In my experience Rust being complicated is more of a problem for rustc contributors than it is for me.

> and still have some of those features exhibit the same problem.

Which you only use when you need them.

(I of course indirectly use macros since the standard library is full of them. At least those are nice enough to use. But I might have gotten some weird expansions before, though?)

That will have to do until there comes along a language where you can write anything interesting as library code and still expose a nice to use interface.

  • > I would rather have N language features of increasing complexity/UX issues for dealing with increasingly complex situations rather than one mechanism to rule them all that can fail to instantiate in all cases (of whatever complexity). That’s the tradeoff that I want.

    It's not that that single mechanism can fail in all situations. It's very unlikely to fail to compile in situations where the complicated language always compiles, and more likely to fail to compile when used for more complicated things, where macros may fail to compile, too.

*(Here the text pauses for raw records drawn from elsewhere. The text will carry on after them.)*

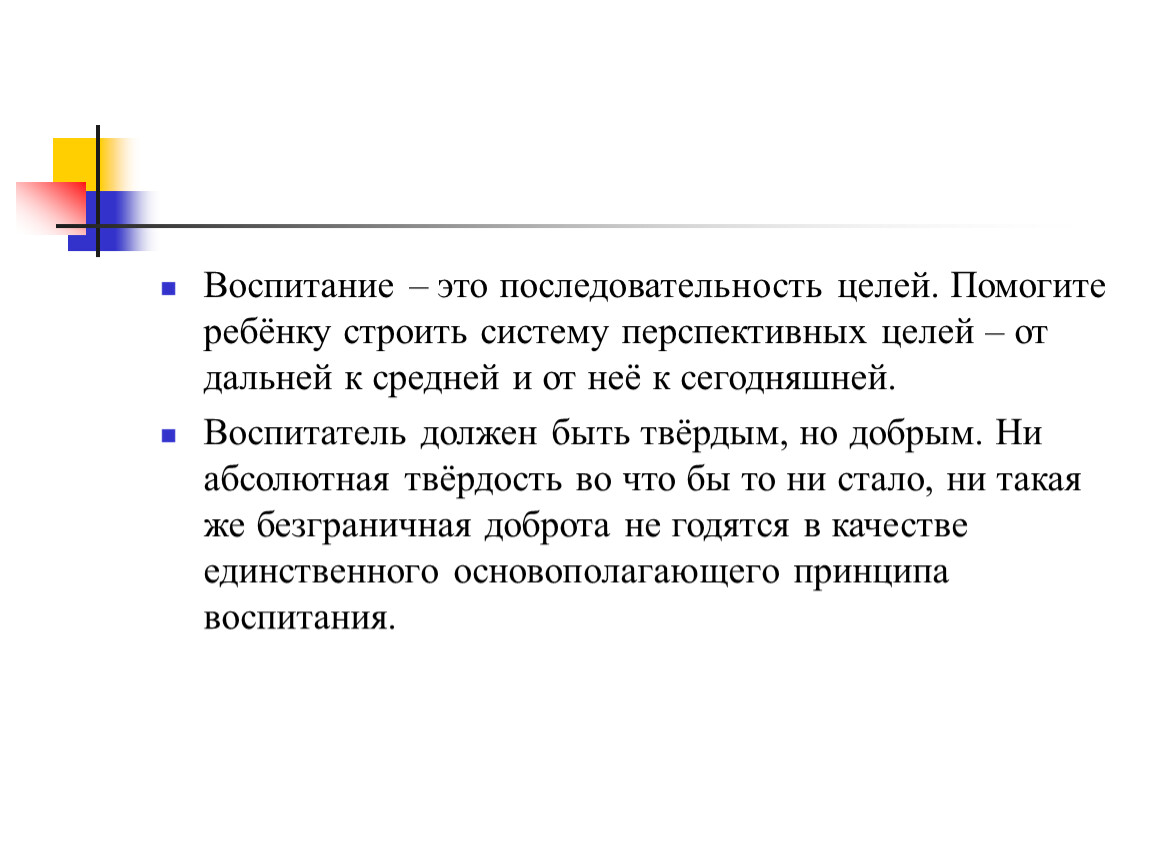 - Воспитание – это последовательность целей. Помогите ребёнку строить систему перспективных целей – от дальней к средней и от неё к сегодняшней.
- Воспитатель должен быть твёрдым, но добрым. Ни абсолютная твёрдость во что бы то ни стало, ни такая же безграничная доброта не годятся в качестве единственного основополагающего принципа воспитания.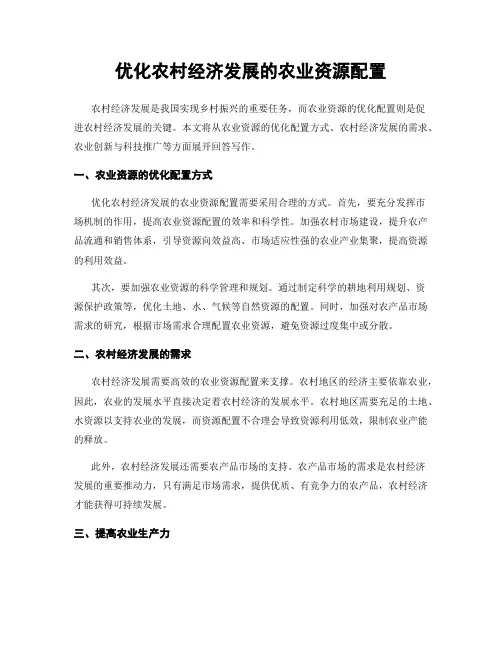 优化农村经济发展的农业资源配置

农村经济发展是我国实现乡村振兴的重要任务，而农业资源的优化配置则是促进农村经济发展的关键。本文将从农业资源的优化配置方式、农村经济发展的需求、农业创新与科技推广等方面展开回答写作。

一、农业资源的优化配置方式

优化农村经济发展的农业资源配置需要采用合理的方式。首先，要充分发挥市场机制的作用，提高农业资源配置的效率和科学性。加强农村市场建设，提升农产品流通和销售体系，引导资源向效益高、市场适应性强的农业产业集聚，提高资源的利用效益。

其次，要加强农业资源的科学管理和规划。通过制定科学的耕地利用规划、资源保护政策等，优化土地、水、气候等自然资源的配置。同时，加强对农产品市场需求的研究，根据市场需求合理配置农业资源，避免资源过度集中或分散。

二、农村经济发展的需求

农村经济发展需要高效的农业资源配置来支撑。农村地区的经济主要依靠农业，因此，农业的发展水平直接决定着农村经济的发展水平。农村地区需要充足的土地、水资源以支持农业的发展，而资源配置不合理会导致资源利用低效，限制农业产能的释放。

此外，农村经济发展还需要农产品市场的支持。农产品市场的需求是农村经济发展的重要推动力，只有满足市场需求，提供优质、有竞争力的农产品，农村经济才能获得可持续发展。

三、提高农业生产力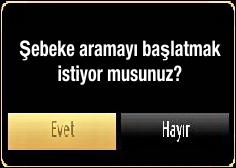 Şebeke aramayı başlatmak istiyor musunuz?

Evet

Hayır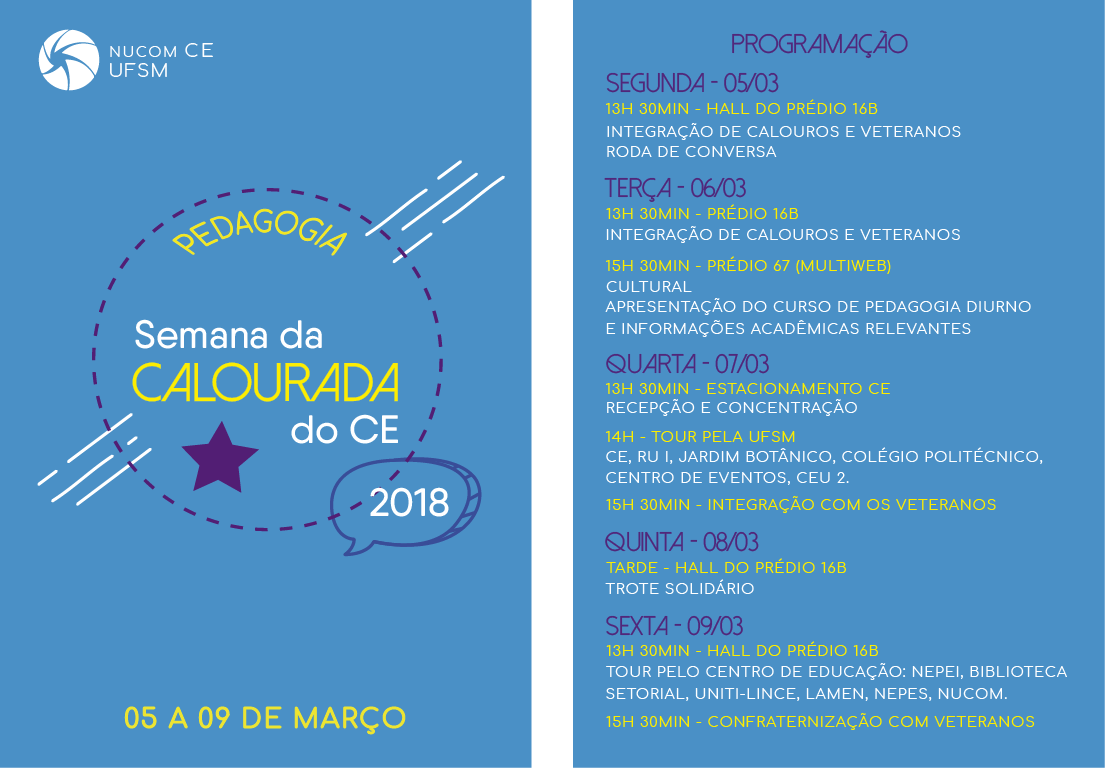 NUCOM CE
UFSM

PEDAGOGIA

Semana da
CALOURADA
do CE

2018

05 A 09 DE MARÇO

PROGRAMAÇÃO

SEGUNDA - 05/03
13H 30MIN - HALL DO PRÉDIO 16B
INTEGRAÇÃO DE CALOUROS E VETERANOS
RODA DE CONVERSA

TERÇA - 06/03
13H 30MIN - PRÉDIO 16B
INTEGRAÇÃO DE CALOUROS E VETERANOS

15H 30MIN - PRÉDIO 67 (MULTIWEB)
CULTURAL
APRESENTAÇÃO DO CURSO DE PEDAGOGIA DIURNO
E INFORMAÇÕES ACADÊMICAS RELEVANTES

QUARTA - 07/03
13H 30MIN - ESTACIONAMENTO CE
RECEPÇÃO E CONCENTRAÇÃO

14H - TOUR PELA UFSM
CE, RU I, JARDIM BOTÂNICO, COLÉGIO POLITÉCNICO,
CENTRO DE EVENTOS, CEU 2.

15H 30MIN - INTEGRAÇÃO COM OS VETERANOS

QUINTA - 08/03
TARDE - HALL DO PRÉDIO 16B
TROTE SOLIDÁRIO

SEXTA - 09/03
13H 30MIN - HALL DO PRÉDIO 16B
TOUR PELO CENTRO DE EDUCAÇÃO: NEPEI, BIBLIOTECA
SETORIAL, UNITI-LINCE, LAMEN, NEPES, NUCOM.

15H 30MIN - CONFRATERNIZAÇÃO COM VETERANOS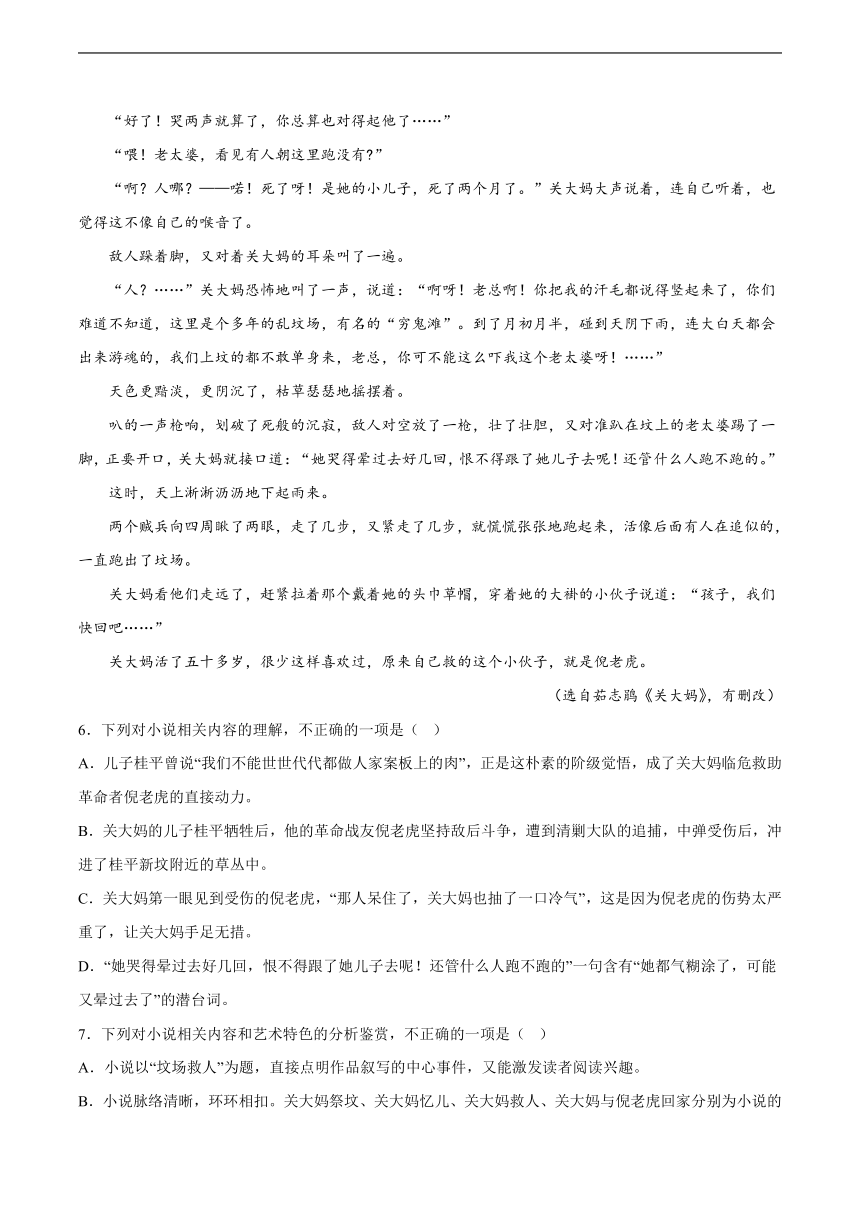 “好了！哭两声就算了，你总算也对得起他了……”

“喂！老太婆，看见有人朝这里跑没有?”

“啊？人哪？——喏！死了呀！是她的小儿子，死了两个月了。”关大妈大声说着，连自己听着，也觉得这不像自己的喉音了。

敌人跺着脚，又对着关大妈的耳朵叫了一遍。

“人？……”关大妈恐怖地叫了一声，说道：“啊呀！老总啊！你把我的汗毛都说得竖起来了，你们难道不知道，这里是个多年的乱坟场，有名的“穷鬼滩”。到了月初月半，碰到天阴下雨，连大白天都会出来游魂的，我们上坟的都不敢单身来，老总，你可不能这么吓我这个老太婆呀！……”

天色更黯淡，更阴沉了，枯草瑟瑟地摇摆着。

叭的一声枪响，划破了死般的沉寂，敌人对空放了一枪，壮了壮胆，又对准趴在坟上的老太婆踢了一脚，正要开口，关大妈就接口道：“她哭得晕过去好几回，恨不得跟了她儿子去呢！还管什么人跑不跑的。”

这时，天上淅淅沥沥地下起雨来。

两个贼兵向四周瞅了两眼，走了几步，又紧走了几步，就慌慌张张地跑起来，活像后面有人在追似的，一直跑出了坟场。

关大妈看他们走远了，赶紧拉着那个戴着她的头巾草帽，穿着她的大褂的小伙子说道：“孩子，我们快回吧……”

关大妈活了五十多岁，很少这样喜欢过，原来自己救的这个小伙子，就是倪老虎。

（选自茹志鹃《关大妈》，有删改）

6．下列对小说相关内容的理解，不正确的一项是（ ）

A．儿子桂平曾说“我们不能世世代代都做人家案板上的肉”，正是这朴素的阶级觉悟，成了关大妈临危救助革命者倪老虎的直接动力。

B．关大妈的儿子桂平牺牲后，他的革命战友倪老虎坚持敌后斗争，遭到清剿大队的追捕，中弹受伤后，冲进了桂平新坟附近的草丛中。

C．关大妈第一眼见到受伤的倪老虎，“那人呆住了，关大妈也抽了一口冷气”，这是因为倪老虎的伤势太严重了，让关大妈手足无措。

D．“她哭得晕过去好几回，恨不得跟了她儿子去呢！还管什么人跑不跑的”一句含有“她都气糊涂了，可能又晕过去了”的潜台词。

7．下列对小说相关内容和艺术特色的分析鉴赏，不正确的一项是（ ）

A．小说以“坟场救人”为题，直接点明作品叙写的中心事件，又能激发读者阅读兴趣。

B．小说脉络清晰，环环相扣。关大妈祭坟、关大妈忆儿、关大妈救人、关大妈与倪老虎回家分别为小说的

    It's probability of compilation failure is about the same as that of C++ templates [1]. Yeah, I've seen compilation bugs in templates, but I don't think that's on any C++ programmer's top ten problem list (and those bugs are usually when you start doing stranger things). Given that there can be runtime failures, which are far more dangerous than compilation failures and cannot be prevented, that the much less problematic compilation failures cannot always be prevented is a pretty small deal.

    But okay, we all prefer different tradeoffs. That's why different languages choose design philosophies that appeal to different people.

    [1]: It's basically a generalisation of the same idea, only with better error messages and much simpler code.